Metadiario – 180 – Civiltà del camminare (AG 1994-008)
(dicembre 1994)
Sentieri sempre più frequentati e più coloratamente segnalati da cartelli invadenti; rifugi sempre più invasi da migliaia e migliaia di camminatori, cime sempre più affollate e prive di solitudine; boschi pattugliati da cercatori di funghi che si fronteggiano a eserciti. È proprio questo il futuro della montagna? Non v’è altro destino per gli appassionati che ritrovarsi in un ambiente in via di “riminizzazione”?
Dalle ceneri di un chiassoso percorrere le Alpi potrà mai nascere una civiltà del camminare?
Parco regionale del Mont Avic, Lac Cornu (Lago Cornuto) e Grand Rousse
In certi luoghi del mondo (Scandinavia, Rocky Mountains, ecc.), favorita dalle lunghe distanze e dall’assenza di centri abitati o di posti di ricovero e ristoro, la civiltà del camminare gode da sempre di ottima salute. Luoghi più turistici o più abitati provocano un più o meno velato disinteresse e presto la mancanza di rispetto per quell’ambiente si manifesta nelle sue forme più deteriori: dalla spazzatura agli schiamazzi, dalla cementificazione all’invadente segnaletica che ti vorrebbe sempre su un percorso svuotato di ogni fantasia personale.
L’esperienza del singolo, la fatica dell’escursionista devono essere protette. La gioia di scoprire un panorama con le proprie forze, la creatività dell’immaginare un percorso proprio sono qualificanti per una vera esperienza. Purtroppo oggi anche l’escursionismo e il trekking rischiano di essere mercificati e proposti sotto confezione.
Ridurre gli impianti, limitare la segnaletica, studiare mete alternative ai rifugi più frequentati, pensare che il bosco non deve essere solo il mezzo per riempire i propri sacchetti di funghi, fragole, lamponi e mirtilli: sono alcuni tra i sistemi e le idee necessari per una grande civiltà del camminare.
Come il pellerossa non lasciava tracce o il montanaro non turbava il suo stesso ambiente, come del pastore sardo si sa che c’è ma non lo si vede mai, così impareremo a muoverci, convinti che l’azione del camminare sia la più bella forma di uso del tempo libero e il modo più sicuro per gioire della natura che ci circonda.

◆ DATI FORNITI

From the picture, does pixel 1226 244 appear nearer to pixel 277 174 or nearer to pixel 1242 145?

==

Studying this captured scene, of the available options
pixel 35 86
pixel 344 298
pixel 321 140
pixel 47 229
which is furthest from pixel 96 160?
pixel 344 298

◆ OBIETTIVO A
Traduci in inglese questa frase del testo sulla civiltà del camminare: "L’esperienza del singolo, la fatica dell’escursionista devono essere protette."
◆ OBIETTIVO B
Cita alla lettera il brano del testo sulla civiltà del camminare che va dalle parole "L’esperienza del singolo, la" fino alle parole "civiltà del camminare.", queste comprese.

◆ RISULTATO A
The individual's experience and the hiker's effort must be protected.

◆ RISULTATO B
L’esperienza del singolo, la fatica dell’escursionista devono essere protette. La gioia di scoprire un panorama con le proprie forze, la creatività dell’immaginare un percorso proprio sono qualificanti per una vera esperienza. Purtroppo oggi anche l’escursionismo e il trekking rischiano di essere mercificati e proposti sotto confezione.
Ridurre gli impianti, limitare la segnaletica, studiare mete alternative ai rifugi più frequentati, pensare che il bosco non deve essere solo il mezzo per riempire i propri sacchetti di funghi, fragole, lamponi e mirtilli: sono alcuni tra i sistemi e le idee necessari per una grande civiltà del camminare.